The core claim
The world appears to contain a knower and a known, a self and what the self perceives. Advaita Vedānta holds that this duality is itself an appearance — māyā, often mistranslated as illusion but better rendered as that which measures, divides, makes-appear — within a single underlying reality. That reality is Brahman, and Brahman is not other than the awareness one already is. The Upaniṣadic mahāvākyas (great sayings) — tat tvam asi, aham brahmāsmi (I am Brahman), prajñānaṁ brahma (awareness is Brahman) — are not propositions to be believed but pointers to be directly investigated.
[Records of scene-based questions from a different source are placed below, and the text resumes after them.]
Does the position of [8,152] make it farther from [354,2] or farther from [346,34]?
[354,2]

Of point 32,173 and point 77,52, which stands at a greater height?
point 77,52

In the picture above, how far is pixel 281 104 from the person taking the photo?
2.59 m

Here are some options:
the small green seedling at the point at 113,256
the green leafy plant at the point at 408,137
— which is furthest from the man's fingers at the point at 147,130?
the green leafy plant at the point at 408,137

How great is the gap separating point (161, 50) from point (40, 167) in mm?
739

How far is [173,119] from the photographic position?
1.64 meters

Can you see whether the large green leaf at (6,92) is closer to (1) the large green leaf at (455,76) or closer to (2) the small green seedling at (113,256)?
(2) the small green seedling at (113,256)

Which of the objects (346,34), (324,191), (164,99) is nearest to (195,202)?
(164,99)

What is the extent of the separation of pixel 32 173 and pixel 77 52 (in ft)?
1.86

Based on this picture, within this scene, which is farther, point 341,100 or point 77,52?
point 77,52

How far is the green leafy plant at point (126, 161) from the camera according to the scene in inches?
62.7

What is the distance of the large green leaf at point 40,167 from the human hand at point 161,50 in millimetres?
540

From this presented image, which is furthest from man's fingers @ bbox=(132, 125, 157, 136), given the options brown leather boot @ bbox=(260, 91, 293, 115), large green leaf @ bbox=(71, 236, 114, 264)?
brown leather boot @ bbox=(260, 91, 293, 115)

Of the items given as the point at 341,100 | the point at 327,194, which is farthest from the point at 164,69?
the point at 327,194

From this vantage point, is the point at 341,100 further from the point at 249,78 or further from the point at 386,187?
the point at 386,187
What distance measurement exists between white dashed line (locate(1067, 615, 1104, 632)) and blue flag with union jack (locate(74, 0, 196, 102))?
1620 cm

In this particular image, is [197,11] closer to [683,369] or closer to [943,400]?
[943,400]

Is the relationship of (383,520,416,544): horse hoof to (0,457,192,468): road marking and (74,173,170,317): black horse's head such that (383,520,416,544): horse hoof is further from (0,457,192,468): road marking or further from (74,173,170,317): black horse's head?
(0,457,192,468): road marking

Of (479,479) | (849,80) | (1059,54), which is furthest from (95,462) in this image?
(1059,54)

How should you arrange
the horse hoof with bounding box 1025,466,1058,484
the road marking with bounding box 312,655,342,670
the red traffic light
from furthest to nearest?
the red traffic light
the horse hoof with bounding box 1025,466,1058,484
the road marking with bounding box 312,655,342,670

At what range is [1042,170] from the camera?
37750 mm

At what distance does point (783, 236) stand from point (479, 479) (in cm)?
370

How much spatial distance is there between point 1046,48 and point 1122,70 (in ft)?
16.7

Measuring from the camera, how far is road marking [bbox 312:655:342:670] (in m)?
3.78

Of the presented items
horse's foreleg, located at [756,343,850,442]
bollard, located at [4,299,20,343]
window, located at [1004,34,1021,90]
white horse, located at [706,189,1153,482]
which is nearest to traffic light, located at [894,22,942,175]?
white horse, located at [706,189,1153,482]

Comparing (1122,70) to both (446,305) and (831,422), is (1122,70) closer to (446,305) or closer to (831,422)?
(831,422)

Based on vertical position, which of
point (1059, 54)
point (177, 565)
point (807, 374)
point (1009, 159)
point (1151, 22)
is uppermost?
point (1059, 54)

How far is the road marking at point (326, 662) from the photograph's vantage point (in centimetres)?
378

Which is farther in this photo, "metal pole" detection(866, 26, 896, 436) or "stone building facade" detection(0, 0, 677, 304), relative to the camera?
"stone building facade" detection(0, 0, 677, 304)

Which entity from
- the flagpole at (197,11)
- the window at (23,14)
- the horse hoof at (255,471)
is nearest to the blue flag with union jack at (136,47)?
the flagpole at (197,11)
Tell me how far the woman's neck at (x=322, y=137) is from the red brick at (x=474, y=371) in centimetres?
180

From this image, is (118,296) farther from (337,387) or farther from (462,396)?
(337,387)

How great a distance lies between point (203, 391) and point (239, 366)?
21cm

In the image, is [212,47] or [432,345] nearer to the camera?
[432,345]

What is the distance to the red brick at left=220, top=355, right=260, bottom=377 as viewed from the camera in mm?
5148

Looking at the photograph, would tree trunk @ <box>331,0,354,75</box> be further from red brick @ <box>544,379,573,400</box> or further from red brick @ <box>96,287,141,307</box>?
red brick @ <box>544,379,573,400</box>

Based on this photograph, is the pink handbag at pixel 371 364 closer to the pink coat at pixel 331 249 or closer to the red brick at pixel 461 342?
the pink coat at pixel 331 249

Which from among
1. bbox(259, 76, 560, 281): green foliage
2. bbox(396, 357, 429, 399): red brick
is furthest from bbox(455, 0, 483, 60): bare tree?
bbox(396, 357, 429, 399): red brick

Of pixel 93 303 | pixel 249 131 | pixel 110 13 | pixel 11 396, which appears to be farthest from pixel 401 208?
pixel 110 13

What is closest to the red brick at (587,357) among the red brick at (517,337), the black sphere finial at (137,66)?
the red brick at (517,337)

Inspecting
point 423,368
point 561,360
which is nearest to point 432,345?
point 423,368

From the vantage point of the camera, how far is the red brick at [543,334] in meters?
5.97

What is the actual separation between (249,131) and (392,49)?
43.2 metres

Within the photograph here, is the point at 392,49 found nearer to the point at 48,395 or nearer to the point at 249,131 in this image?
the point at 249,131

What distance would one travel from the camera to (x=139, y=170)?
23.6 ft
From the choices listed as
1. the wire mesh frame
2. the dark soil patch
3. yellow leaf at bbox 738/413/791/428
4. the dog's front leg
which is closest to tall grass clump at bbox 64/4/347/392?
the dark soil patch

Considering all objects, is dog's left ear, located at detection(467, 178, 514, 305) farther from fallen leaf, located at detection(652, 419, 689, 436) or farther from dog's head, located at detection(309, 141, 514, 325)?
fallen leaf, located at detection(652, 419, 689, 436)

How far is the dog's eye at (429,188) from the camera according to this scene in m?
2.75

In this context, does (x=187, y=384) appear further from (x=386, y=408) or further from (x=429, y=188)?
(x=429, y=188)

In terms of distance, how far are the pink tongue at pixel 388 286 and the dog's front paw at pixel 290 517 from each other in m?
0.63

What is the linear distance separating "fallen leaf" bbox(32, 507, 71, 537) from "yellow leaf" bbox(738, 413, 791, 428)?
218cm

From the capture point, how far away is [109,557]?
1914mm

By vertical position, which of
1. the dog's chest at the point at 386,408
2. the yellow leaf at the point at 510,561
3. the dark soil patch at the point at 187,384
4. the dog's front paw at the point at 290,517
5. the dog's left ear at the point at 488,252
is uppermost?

Lineage and modern teachers
Śaṅkara organised the school into the matha system — the four monastic seats that still exist today. The doctrine remained primarily monastic for a millennium. The twentieth century saw two unusual openings: the silent transmission of Ramana Maharshi at Tiruvannamalai, and the householder dialogues of Nisargadatta Maharaj in Bombay. A separate stream — the direct path of Atmananda Krishna Menon, transmitted through Jean Klein to Francis Lucille and on to Rupert Spira — reached the West through more philosophically articulate channels.
In the index
Almost everything in the index's non-duality cluster traces to this stream. Spira's long-form answers, the Nisargadatta dialogues, *Being Aware of Being Aware*, Mooji's satsang, and Lucille's teaching are all watercourses of the same source.